Behind every LLM-generated function are reasoning tokens, wrong turns, retries, context switches, and tool invocations. An agent doesn’t just produce code — it goes through a process to get there. It reads files, misunderstands an interface, backtracks, tries a different approach, runs a test, fixes the failure, and lands on a solution. That process is invisible in the final diff.

The hook already captures more than just attribution. Look at the input surface:

interface HookInput {
  hook_event_name: string;
  model?: string;
  transcript_path?: string | null;
  conversation_id?: string;
  generation_id?: string;
  session_id?: string;
  file_path?: string;
  edits?: FileEdit[];
  command?: string;
  duration?: number;
  is_background_agent?: boolean;
  composer_mode?: string;
  tool_name?: string;
  tool_input?: { file_path?: string; new_string?: string; old_string?: string; command?: string };
  tool_use_id?: string;
}

Model, session, conversation, tool, command, duration, whether it’s a background agent, the composer mode, every tool invocation with its input. This isn’t just attribution data. This is process data. And process data is where the real value lives:

Evaluations. Which models struggle with which patterns? A function that took one shot is different from one that took twelve retries — even if the output is identical. Not “who wrote it” but “how hard was it to produce.”
Agent-native codebases. If agents consistently struggle with a module — lots of wrong turns, high retry rates, repeated context confusion — that’s a signal the code isn’t structured for how agents work. You can refactor for clarity, better interfaces, more explicit contracts. The trace data becomes a map of where your codebase is hostile to LLM collaboration.
Process optimization.

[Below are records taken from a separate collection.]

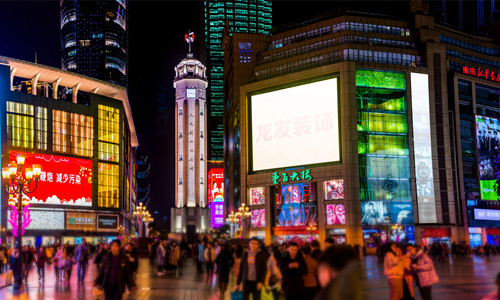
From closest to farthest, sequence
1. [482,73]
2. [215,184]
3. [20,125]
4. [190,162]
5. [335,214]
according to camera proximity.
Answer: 1. [335,214]
2. [20,125]
3. [482,73]
4. [190,162]
5. [215,184]

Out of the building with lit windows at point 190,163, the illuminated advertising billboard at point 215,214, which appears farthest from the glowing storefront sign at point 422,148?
the illuminated advertising billboard at point 215,214

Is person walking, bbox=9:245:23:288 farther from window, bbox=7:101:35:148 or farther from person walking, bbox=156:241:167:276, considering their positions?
window, bbox=7:101:35:148

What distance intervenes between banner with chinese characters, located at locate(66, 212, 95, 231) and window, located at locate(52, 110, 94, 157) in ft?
30.3

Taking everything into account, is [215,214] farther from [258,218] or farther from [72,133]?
[258,218]

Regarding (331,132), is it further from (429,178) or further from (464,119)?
(464,119)

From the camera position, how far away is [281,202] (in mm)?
81375

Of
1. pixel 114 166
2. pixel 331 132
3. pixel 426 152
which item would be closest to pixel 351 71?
pixel 331 132

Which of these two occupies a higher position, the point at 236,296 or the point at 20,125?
the point at 20,125

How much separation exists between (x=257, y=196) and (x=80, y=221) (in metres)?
28.0

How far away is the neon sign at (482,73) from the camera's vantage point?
277 feet

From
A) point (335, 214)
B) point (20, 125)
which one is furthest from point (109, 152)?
point (335, 214)

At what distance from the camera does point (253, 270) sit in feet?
41.7

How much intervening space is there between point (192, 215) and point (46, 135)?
138ft

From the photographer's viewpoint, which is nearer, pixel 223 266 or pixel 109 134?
pixel 223 266
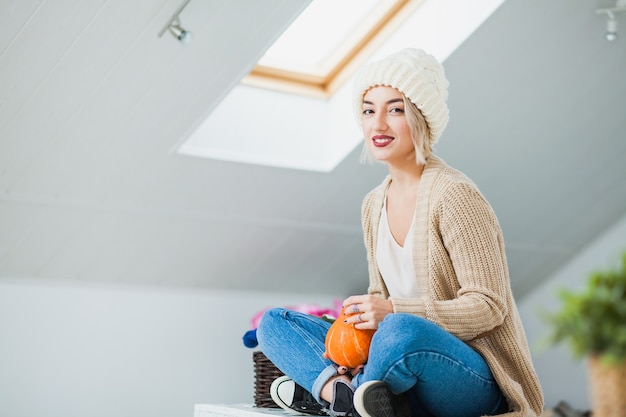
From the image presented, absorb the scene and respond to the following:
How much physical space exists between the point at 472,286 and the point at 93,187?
1613 millimetres

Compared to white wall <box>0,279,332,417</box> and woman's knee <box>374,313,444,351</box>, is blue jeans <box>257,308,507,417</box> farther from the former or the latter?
white wall <box>0,279,332,417</box>

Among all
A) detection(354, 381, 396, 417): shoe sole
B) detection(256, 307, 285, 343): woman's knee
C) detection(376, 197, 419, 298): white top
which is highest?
detection(376, 197, 419, 298): white top

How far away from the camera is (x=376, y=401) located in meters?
1.51

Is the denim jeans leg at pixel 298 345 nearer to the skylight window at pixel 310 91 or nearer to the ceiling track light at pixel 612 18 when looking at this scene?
the skylight window at pixel 310 91

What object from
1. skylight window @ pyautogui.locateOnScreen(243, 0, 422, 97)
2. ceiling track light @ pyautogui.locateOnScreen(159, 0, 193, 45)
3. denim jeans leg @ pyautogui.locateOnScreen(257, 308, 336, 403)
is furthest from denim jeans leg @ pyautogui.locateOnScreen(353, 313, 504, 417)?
skylight window @ pyautogui.locateOnScreen(243, 0, 422, 97)

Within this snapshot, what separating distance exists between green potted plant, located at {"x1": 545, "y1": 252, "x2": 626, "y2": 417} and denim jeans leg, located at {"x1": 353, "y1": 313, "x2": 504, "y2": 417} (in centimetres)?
76

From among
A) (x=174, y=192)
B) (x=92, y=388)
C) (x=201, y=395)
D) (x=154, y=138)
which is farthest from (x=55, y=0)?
(x=201, y=395)

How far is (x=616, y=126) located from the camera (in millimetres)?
3225

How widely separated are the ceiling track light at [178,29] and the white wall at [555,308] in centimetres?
243

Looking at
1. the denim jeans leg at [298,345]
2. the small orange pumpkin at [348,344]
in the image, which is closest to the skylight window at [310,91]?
the denim jeans leg at [298,345]

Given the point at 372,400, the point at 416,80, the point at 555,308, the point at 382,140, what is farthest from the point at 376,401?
the point at 555,308

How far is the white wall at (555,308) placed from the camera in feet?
12.7

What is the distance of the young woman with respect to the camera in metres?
1.54

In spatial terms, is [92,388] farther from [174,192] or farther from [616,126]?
[616,126]
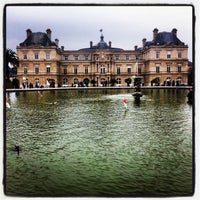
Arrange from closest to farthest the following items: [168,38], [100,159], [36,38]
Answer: [100,159]
[168,38]
[36,38]

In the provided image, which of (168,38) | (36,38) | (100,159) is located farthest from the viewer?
(36,38)

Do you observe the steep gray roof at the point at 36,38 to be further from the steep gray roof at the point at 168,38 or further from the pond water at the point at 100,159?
the steep gray roof at the point at 168,38

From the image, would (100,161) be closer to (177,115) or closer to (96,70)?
(177,115)

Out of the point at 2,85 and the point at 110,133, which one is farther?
the point at 110,133

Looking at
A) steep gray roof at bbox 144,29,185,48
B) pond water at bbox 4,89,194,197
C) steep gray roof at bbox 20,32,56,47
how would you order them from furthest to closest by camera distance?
steep gray roof at bbox 20,32,56,47 → steep gray roof at bbox 144,29,185,48 → pond water at bbox 4,89,194,197

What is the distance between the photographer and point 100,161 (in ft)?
25.4

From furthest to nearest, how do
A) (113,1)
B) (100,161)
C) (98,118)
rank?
(98,118)
(100,161)
(113,1)

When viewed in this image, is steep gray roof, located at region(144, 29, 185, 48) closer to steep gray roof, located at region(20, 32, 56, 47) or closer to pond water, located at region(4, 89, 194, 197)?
pond water, located at region(4, 89, 194, 197)

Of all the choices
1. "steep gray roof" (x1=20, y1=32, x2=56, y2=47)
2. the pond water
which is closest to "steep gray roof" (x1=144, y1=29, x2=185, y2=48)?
the pond water

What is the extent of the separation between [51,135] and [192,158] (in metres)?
4.98

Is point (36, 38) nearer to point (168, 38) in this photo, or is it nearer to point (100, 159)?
point (168, 38)

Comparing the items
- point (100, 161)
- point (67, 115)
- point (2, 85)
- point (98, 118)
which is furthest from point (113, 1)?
point (67, 115)

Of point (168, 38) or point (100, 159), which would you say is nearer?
point (100, 159)

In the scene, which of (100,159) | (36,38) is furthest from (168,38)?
(100,159)
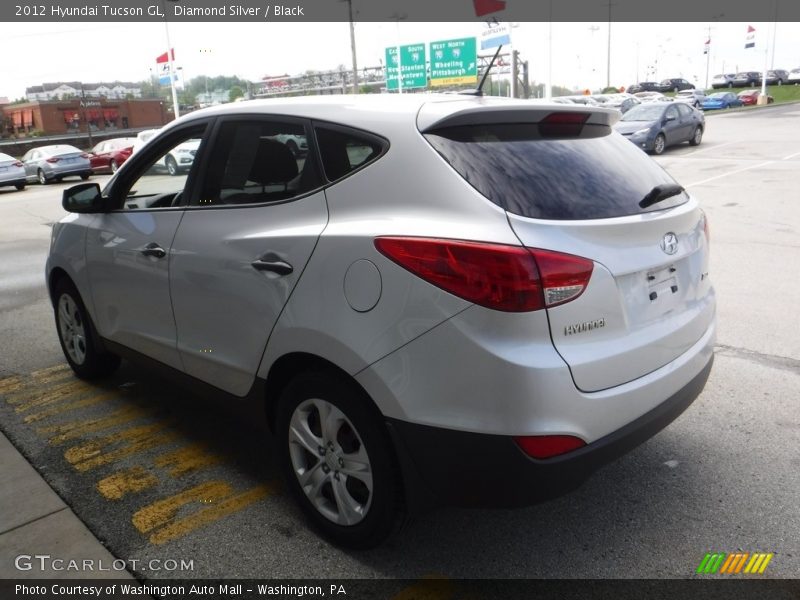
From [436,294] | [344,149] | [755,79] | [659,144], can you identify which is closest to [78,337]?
[344,149]

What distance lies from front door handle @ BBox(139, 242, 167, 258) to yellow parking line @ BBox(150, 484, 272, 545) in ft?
4.06

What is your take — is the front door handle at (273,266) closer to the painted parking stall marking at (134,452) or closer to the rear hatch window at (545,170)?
the rear hatch window at (545,170)

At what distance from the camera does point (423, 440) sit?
2361 mm

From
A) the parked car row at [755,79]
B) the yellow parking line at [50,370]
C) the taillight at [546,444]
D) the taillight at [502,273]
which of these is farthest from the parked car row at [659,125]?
the parked car row at [755,79]

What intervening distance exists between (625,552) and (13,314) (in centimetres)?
642

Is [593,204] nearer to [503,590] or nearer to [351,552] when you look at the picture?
[503,590]

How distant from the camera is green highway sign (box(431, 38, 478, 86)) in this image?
150ft

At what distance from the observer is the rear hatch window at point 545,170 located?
240cm

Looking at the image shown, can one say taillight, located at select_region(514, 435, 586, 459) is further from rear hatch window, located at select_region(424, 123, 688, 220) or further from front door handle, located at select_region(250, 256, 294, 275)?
front door handle, located at select_region(250, 256, 294, 275)

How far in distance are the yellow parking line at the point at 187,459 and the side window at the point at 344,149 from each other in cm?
178

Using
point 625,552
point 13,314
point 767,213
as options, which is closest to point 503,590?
point 625,552

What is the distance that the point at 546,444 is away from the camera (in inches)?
88.3
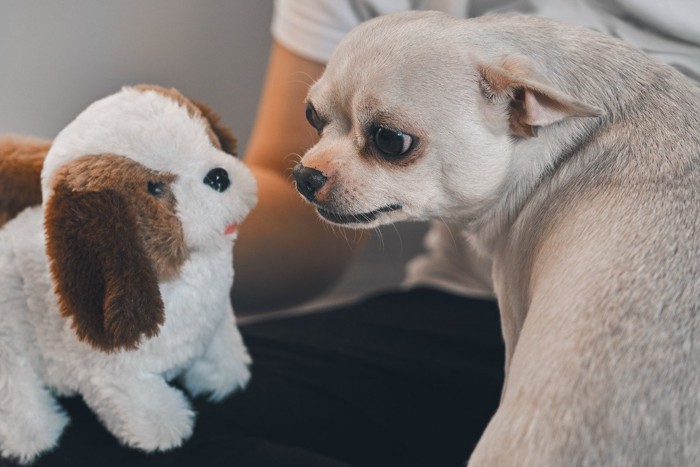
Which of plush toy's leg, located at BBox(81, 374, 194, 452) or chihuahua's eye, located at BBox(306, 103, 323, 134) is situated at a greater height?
chihuahua's eye, located at BBox(306, 103, 323, 134)

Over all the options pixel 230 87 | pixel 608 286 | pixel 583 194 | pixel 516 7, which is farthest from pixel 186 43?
pixel 608 286

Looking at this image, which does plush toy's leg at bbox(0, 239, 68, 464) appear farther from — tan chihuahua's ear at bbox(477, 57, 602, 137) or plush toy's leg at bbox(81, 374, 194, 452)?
tan chihuahua's ear at bbox(477, 57, 602, 137)

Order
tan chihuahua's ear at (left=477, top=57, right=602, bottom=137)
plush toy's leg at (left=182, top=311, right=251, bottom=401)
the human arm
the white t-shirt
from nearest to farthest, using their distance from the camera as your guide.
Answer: tan chihuahua's ear at (left=477, top=57, right=602, bottom=137) → plush toy's leg at (left=182, top=311, right=251, bottom=401) → the white t-shirt → the human arm

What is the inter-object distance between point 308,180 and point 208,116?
0.15 metres

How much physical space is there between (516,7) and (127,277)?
2.34 feet

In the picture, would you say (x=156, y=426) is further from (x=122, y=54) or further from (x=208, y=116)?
(x=122, y=54)

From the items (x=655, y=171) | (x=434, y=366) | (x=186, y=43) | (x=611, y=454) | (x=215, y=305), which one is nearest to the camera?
(x=611, y=454)

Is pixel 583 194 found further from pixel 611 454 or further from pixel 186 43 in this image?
pixel 186 43

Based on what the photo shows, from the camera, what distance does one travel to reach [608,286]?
633mm

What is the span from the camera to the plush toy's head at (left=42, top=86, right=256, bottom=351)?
73 centimetres

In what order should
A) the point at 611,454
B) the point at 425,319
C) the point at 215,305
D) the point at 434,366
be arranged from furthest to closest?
1. the point at 425,319
2. the point at 434,366
3. the point at 215,305
4. the point at 611,454

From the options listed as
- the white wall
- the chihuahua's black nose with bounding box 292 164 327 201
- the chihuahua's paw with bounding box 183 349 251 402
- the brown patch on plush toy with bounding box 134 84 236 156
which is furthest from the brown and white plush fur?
the white wall

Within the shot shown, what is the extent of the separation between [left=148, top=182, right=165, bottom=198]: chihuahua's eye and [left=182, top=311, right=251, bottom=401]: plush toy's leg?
210 mm

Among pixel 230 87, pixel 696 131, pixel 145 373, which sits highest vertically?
pixel 696 131
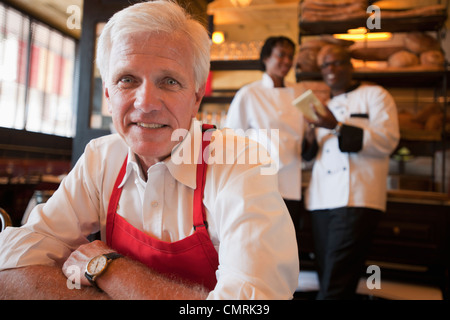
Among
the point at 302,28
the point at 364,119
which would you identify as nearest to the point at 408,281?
the point at 364,119

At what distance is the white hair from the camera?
2.97 feet

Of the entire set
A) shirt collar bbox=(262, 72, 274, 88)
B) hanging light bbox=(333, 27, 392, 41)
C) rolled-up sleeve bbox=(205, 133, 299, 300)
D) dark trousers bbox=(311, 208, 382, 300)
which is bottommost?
dark trousers bbox=(311, 208, 382, 300)

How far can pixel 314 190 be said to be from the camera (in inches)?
91.1

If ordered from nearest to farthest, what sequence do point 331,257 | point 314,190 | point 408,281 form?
point 331,257 < point 314,190 < point 408,281

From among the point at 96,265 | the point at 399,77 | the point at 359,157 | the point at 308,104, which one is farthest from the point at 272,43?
the point at 96,265

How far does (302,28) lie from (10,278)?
9.93 ft

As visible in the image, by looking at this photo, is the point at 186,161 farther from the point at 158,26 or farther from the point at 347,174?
the point at 347,174

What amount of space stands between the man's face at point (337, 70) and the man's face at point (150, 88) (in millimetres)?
1526

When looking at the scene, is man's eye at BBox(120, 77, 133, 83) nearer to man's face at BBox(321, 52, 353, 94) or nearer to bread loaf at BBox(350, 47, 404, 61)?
man's face at BBox(321, 52, 353, 94)

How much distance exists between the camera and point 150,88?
2.94 ft

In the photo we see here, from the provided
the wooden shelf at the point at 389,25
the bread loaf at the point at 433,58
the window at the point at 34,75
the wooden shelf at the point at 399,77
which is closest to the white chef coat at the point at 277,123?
the wooden shelf at the point at 399,77

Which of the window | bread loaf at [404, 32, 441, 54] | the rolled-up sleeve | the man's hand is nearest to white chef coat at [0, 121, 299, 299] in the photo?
the rolled-up sleeve

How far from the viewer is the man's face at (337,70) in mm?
2225

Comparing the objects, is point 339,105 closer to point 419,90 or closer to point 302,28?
point 302,28
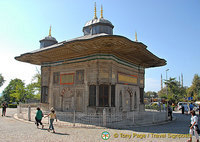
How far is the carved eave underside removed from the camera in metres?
9.02

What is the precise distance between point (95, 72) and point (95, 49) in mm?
1556

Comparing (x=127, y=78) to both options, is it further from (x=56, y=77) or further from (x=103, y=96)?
(x=56, y=77)

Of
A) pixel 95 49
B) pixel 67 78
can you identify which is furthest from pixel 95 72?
pixel 67 78

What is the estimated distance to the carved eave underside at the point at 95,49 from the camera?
29.6ft

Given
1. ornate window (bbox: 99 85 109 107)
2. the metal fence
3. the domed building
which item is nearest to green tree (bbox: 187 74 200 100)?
the domed building

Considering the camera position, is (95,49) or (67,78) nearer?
(95,49)

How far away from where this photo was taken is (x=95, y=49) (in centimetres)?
1049

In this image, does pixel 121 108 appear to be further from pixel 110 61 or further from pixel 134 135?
pixel 134 135

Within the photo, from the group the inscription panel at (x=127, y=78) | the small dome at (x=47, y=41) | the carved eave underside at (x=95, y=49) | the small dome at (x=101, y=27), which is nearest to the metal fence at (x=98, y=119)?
the inscription panel at (x=127, y=78)

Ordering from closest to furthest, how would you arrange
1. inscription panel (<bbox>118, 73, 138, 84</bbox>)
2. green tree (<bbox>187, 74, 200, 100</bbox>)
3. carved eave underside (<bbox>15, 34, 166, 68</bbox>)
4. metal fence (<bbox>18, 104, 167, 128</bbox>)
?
metal fence (<bbox>18, 104, 167, 128</bbox>) < carved eave underside (<bbox>15, 34, 166, 68</bbox>) < inscription panel (<bbox>118, 73, 138, 84</bbox>) < green tree (<bbox>187, 74, 200, 100</bbox>)

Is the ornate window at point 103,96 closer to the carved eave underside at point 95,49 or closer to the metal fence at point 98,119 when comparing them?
the metal fence at point 98,119

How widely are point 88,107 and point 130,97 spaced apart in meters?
4.45

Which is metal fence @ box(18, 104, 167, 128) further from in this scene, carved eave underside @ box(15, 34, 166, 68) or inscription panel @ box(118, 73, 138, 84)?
carved eave underside @ box(15, 34, 166, 68)

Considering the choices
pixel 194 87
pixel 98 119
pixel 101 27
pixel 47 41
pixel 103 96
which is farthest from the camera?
pixel 194 87
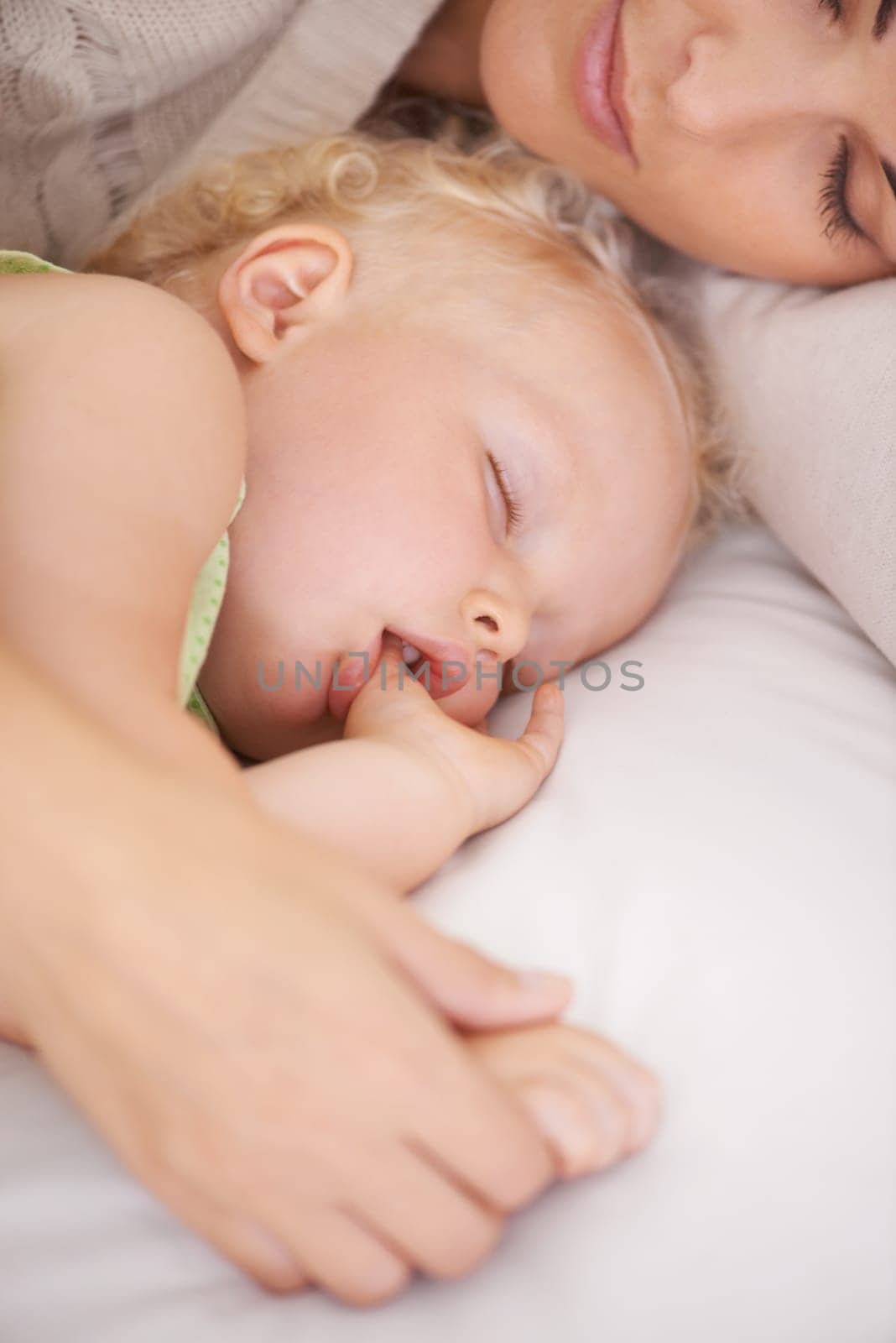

Which tool configurations produce better first-attempt code? Which prompting patterns reduce backtracking? You can’t answer these from line attribution. You need the journey, not the destination.

The Right Question

Agent Trace is early. It’s an RFC with real challenges around attribution modeling, range durability, and query semantics. But the instinct is right — as LLMs write more code, we need structured data about how that happens.

The most useful version of this spec might not be “what did the LLM write?” but “how did the LLM get there?” The line-level ledger is a starting point. The process trace — the reasoning, the iterations, the cost of arriving at a solution — is where this becomes something teams actually use to write better code with LLMs.

That’s the spec I’d want to build on.